• _AIM_
Gather every line of the material below that contains the word "which", and copy each of those lines out. Uppercase and lowercase count as different.

• _SOURCE RECORDS_
----
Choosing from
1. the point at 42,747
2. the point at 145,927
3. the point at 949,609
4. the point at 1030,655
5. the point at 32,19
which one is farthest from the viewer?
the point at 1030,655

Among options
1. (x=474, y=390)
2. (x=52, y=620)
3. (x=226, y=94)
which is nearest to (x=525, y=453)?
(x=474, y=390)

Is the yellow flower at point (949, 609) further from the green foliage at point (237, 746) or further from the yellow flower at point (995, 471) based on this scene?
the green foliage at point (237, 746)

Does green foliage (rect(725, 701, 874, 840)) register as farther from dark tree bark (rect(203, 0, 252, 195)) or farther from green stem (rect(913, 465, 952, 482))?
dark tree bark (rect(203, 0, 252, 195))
----
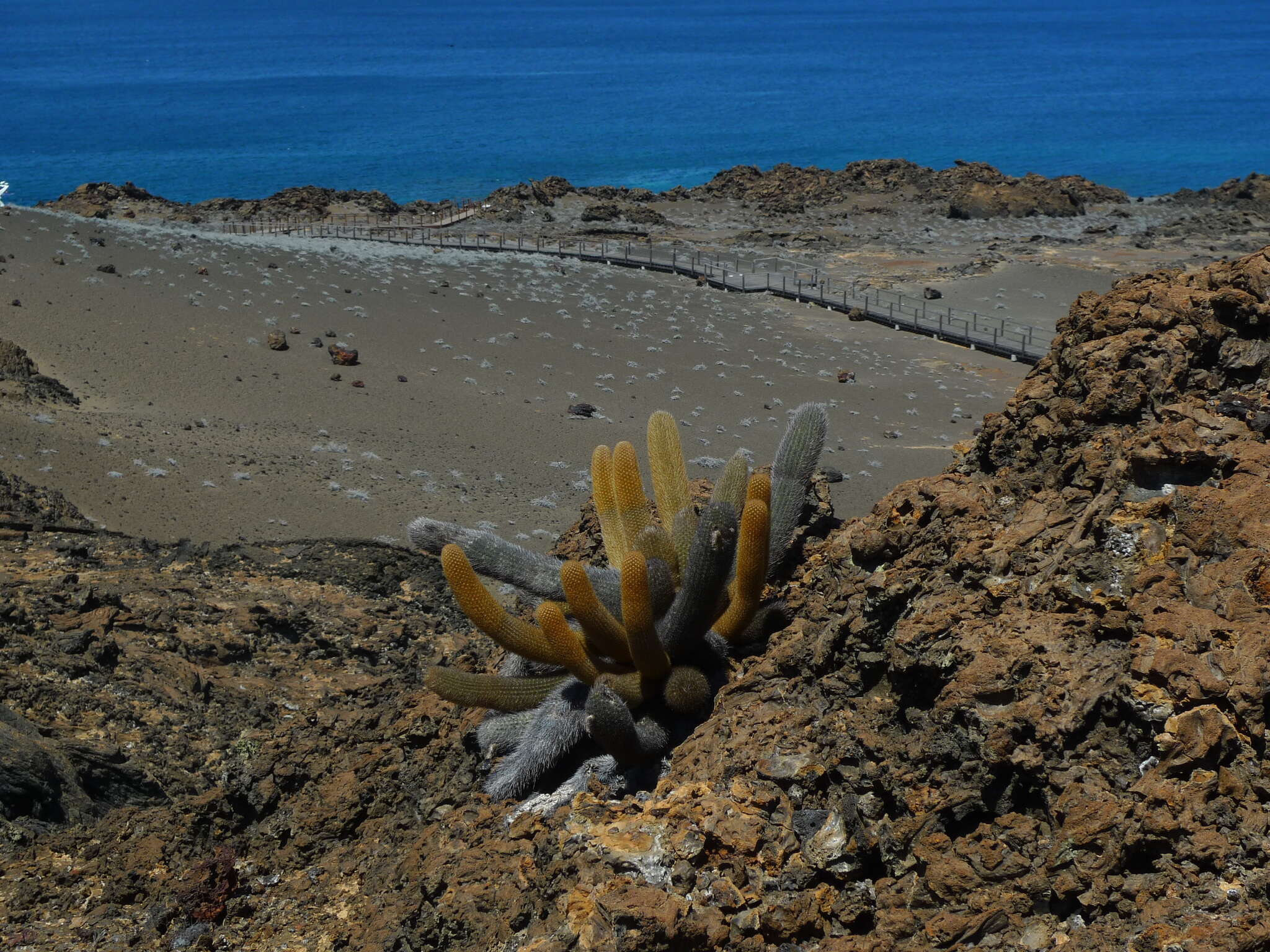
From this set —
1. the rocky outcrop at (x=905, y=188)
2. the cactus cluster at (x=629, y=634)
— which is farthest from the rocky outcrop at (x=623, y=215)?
----
• _RESPONSE TO THE TASK_
which one is farthest from the viewer?
which is nearest to (x=525, y=453)?
— which is farthest from the rocky outcrop at (x=623, y=215)?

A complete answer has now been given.